Texto selecionado>
┌──
No mundo inteiro, a literatura é parte importante do que se chama soft power, o poder da cultura, suave, mas não menos eficaz, como americanos e europeus sempre souberam. Lembro que, na China, o intérprete que me acompanhava frisou o quanto é importante a divulgação cultural do país – e, me perguntando o que o Brasil conhecia dos escritores chineses, puxei pela memória e só me lembrava de dissidentes, que são os que chegam aqui. No caso do mundo latino-hispânico, não é a censura que nos atrapalha, mas prosseguimos distantes. Só os conhecemos, por acidente, pela via da Europa; e eles simplesmente não nos conhecem. São literaturas que conversam pouco entre si.
└──
Dados do exercício>
┌──
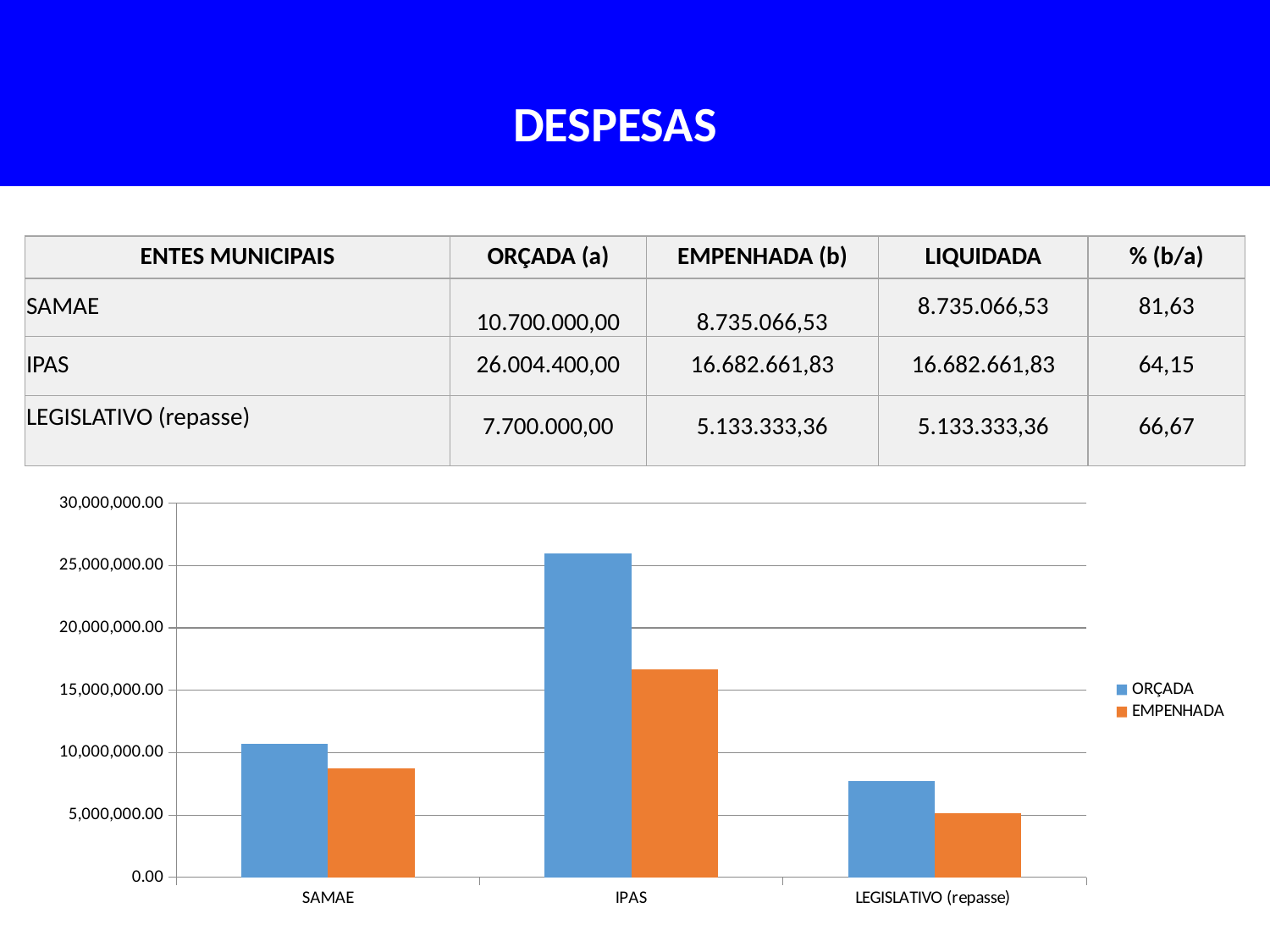
According to the slide, what is the EMPENHADA value for LEGISLATIVO (repasse)? 5.133.333,36 According to the slide, what is the ORÇADA value for IPAS? 26.004.400,00 Which category has the highest ORÇADA bar in the chart? IPAS Is the ORÇADA value for LEGISLATIVO (repasse) greater or less than 10,000,000.00? less Is the EMPENHADA value for SAMAE greater or less than 10,000,000.00? less What kind of chart is shown on the slide? bar chart Is the ORÇADA value for IPAS greater or less than 25,000,000.00? greater How many series does the chart legend list? 2 Which is larger, the ORÇADA bar for SAMAE or the ORÇADA bar for LEGISLATIVO (repasse)? SAMAE Which category has the lowest EMPENHADA bar in the chart? LEGISLATIVO (repasse) How many categories are shown on the x axis of the chart? 3 Which colour represents the EMPENHADA series in the chart? orange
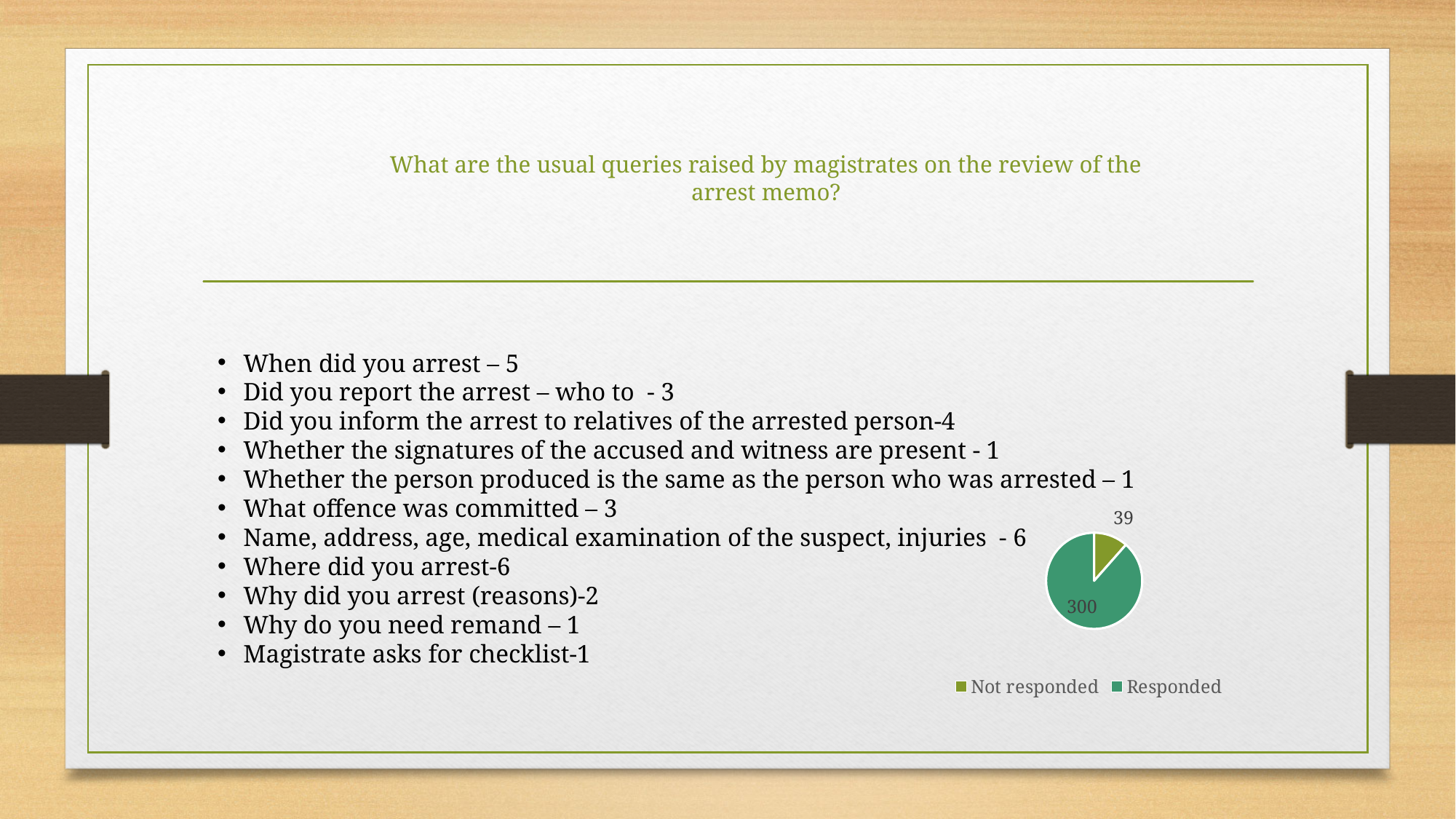
In the pie chart, what is the value for Responded? 300 How many slices does the pie chart have? 2 What type of chart is shown on the slide? pie chart What are the two legend entries of the pie chart? Not responded and Responded In the pie chart, what is the value for Not responded? 39 Which legend entry in the pie chart is shown in the darker teal-green colour? Responded What is the difference between the Responded and Not responded values in the pie chart? 261 Which is larger in the pie chart, Responded or Not responded? Responded Which slice of the pie chart is the largest? Responded What is the total of the two values shown in the pie chart? 339 How many entries does the pie chart legend list? 2 Which slice of the pie chart is the smallest? Not responded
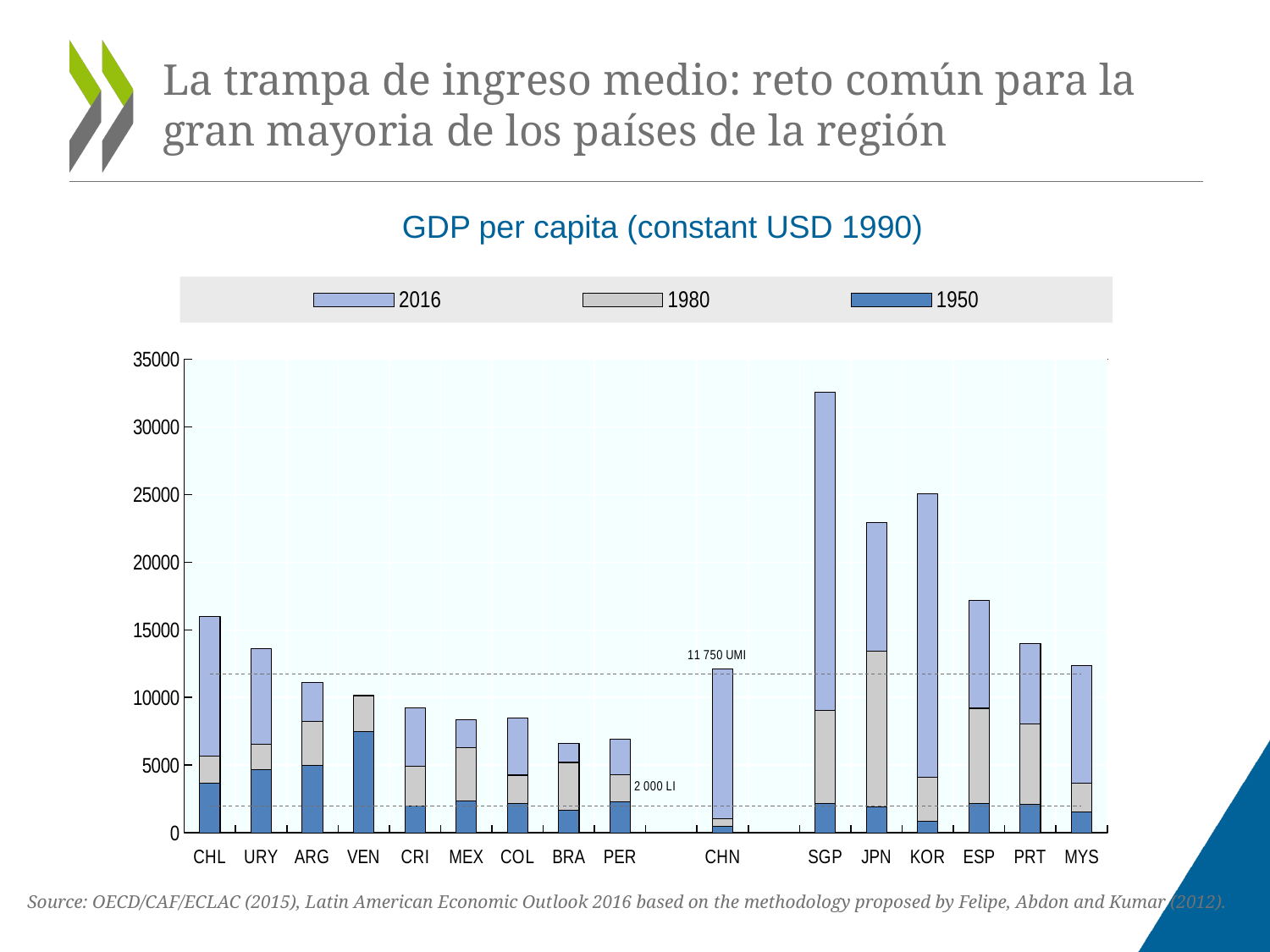
Which has the larger 2016 GDP per capita, SGP or JPN? SGP Which country has the highest 2016 GDP per capita in the chart? SGP Is the 2016 value for VEN greater or less than 15000? less Is the 2016 value for KOR greater or less than 20000? greater What kind of chart is shown on the slide? bar chart Which country has the lowest 2016 GDP per capita in the chart? BRA How many countries are shown on the x axis of the chart? 16 Which has the larger 2016 GDP per capita, CHL or URY? CHL Which years are listed in the chart legend? 2016, 1980, 1950 How many series does the legend list? 3 What is the title of the chart? GDP per capita (constant USD 1990) Is the 2016 value for SGP greater or less than 30000? greater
└──
Instrução A>
Liste todos os nomes próprios de países ou continentes que aparecem no texto sobre literatura e soft power.
Instrução B>
Prossiga com o texto sobre literatura e soft power a partir da última frase.

Espaço da resposta A>
China, Brasil, Europa

Espaço da resposta B>
Mas, turista acidental, queria falar do México. Do Japão e da China, em minhas mal traçadas linhas, consegui dar alguma impressão de unidade, ou pelo menos criei essas identidades na minha cabeça. Mas o México confunde. Três dias na Cidade do México, a gigantesca capital que se espalha interminável, com pouca concentração de arranha-céus, deixaram-me com uma impressão a um tempo familiar, a pobreza ostensiva, uma informalidade espraiada em toda parte que parece ser a alma do país (aqui, "gorjeta" se chama propina, o que para nós é engraçado), e também estranha, como a sombra de uma civilização oculta que parece latejar teimosamente na superfície moderna.

Algumas horas no Museu de Antropologia (uma viagem impactante ao mundo pré-colombiano) e outras tantas passeando em torno da imensa Catedral, onde o clássico culto do martírio cristão dos pedintes mistura-se com indígenas fazendo límpias cerimoniais (o nosso "descarrego"), vão nos dando esta dimensão secreta. Há quem veja uma sabedoria transcendente nas culturas destruídas pelos espanhóis, ou mesmo nas que se autodestruíram séculos antes sem ajuda, como a dos maias.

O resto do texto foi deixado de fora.